Stop-work rallies and pickets are back on the agenda. The likes of Colgate Palmolive employers and Stagecoach bus drivers are waking up to the fact that this so-called Labour Government is doing nothing to improve the lot of working New Zealanders.

It's no wonder Helen Clark is keen to go to the polls. She wants the election before her policy chickens come home to roost.

Late last year Dr Cullen confirmed in parliament that the average New Zealand household is no better off since Labour came to power six years ago. Labour's tax hikes and inflation have wiped out any pay rises. That's why Kiwis are feeling squeezed at a time when we're supposed to be enjoying economic prosperity.

The leaders of the Engineering, Printing and Manufacturing Union have got it wrong. If they want a five percent wage rise they should direct their energy to the real "fat cats" in New Zealand - and believe me the real fat cats are not this country's employers. The real fat cats are the greedy Labour Government, sitting aloft an obscene $7 billion surplus

The anger of the striking workers is misplaced. The single most effective way that workers can get a decent pay-rise is not through industrial action and screaming at their bosses. Rather, workers need to turn their energy to the high-tax Labour Party. They are the ones robbing workers' pay-packets each week.

Supplied information -

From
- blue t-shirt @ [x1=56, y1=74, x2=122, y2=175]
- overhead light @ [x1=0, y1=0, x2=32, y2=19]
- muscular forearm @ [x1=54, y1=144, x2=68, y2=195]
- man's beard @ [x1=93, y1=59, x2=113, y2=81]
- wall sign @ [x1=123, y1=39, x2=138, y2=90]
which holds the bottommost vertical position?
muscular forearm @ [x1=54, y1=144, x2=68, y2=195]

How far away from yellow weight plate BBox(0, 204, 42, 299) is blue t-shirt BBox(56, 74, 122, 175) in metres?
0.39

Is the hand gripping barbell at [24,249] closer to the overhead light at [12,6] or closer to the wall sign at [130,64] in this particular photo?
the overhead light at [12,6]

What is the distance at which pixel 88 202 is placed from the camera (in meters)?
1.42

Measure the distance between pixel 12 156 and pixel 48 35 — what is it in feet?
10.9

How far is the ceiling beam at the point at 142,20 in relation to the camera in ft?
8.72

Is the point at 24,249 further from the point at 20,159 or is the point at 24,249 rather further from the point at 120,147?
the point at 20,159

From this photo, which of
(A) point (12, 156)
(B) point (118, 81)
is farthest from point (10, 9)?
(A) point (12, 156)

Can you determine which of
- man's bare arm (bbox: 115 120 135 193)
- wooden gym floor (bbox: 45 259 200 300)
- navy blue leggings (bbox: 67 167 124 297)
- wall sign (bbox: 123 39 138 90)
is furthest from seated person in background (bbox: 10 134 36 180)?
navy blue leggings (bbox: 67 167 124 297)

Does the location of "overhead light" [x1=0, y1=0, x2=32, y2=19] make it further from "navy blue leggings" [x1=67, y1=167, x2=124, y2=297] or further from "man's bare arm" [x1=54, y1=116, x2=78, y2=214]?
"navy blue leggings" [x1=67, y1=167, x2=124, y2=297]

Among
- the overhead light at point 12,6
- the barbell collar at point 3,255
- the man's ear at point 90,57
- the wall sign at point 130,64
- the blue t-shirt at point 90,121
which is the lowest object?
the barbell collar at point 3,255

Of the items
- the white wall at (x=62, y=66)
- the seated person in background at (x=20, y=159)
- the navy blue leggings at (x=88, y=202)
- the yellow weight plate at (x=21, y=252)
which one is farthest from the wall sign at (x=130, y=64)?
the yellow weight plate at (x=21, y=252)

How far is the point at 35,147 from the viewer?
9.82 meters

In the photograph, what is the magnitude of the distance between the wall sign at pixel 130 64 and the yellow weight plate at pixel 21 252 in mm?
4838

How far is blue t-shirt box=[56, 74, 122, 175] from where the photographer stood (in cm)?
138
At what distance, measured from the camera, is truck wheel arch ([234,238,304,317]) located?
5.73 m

Problems -
1) In the opinion piece on New Zealand wage strikes, how large is the surplus the Labour Government is described as sitting on?
2) Write the next part of the opinion piece on New Zealand wage strikes, picking up right after its final sentence.

Replies -
1) $7 billion.

2)
Workers wouldn't be feeling so squeezed if Labour dialled back its unnecessary high-tax regime which sees hard-working taxpayers not enjoying any of Labour's record-high surplus.

Unions could get their members the equivalent of a seven percent pay-rise for the average worker under Labour's current tax regime if they did one thing - rally against Labour.

The surplus should be returned to hardworking New Zealanders. ACT is proposing to drop the top personal and corporate tax rate to 25 cents in the dollar and extend the 15-cent rate up to $38,000. For a worker on the average wage of $40,700 that would mean a tax cut of almost $2,000 or about $72 a fortnight. And that's not a handout. That's working people just keeping more of what they earn.

And if there's anyone who thinks the National Party would deliver tax cuts forget it. National's tax policy is slowly but surely. ACT's is no compromise, no ifs, no buts, no maybes.

National is chasing Helen's votes and in the process has turned its back on hard working Kiwis. Everything that ACT stands for represents the hopes and dreams and aspirations of people who once voted National.

On tax, National is as bad as Labour. They now support Helen Clark's top tax rate of 39 cents in the dollar and staggeringly they're less enthusiastic than Jim Anderton on dropping our corporate tax rate. They're not going to reverse the 1 April five-cent petrol tax. ACT would.

Back in 2002 National at least was planning to drop all tax rates to 25%, although it would take 10 years. But now National is not even promising that. Cutting Helen Clark's 39-cent envy tax is not even a priority.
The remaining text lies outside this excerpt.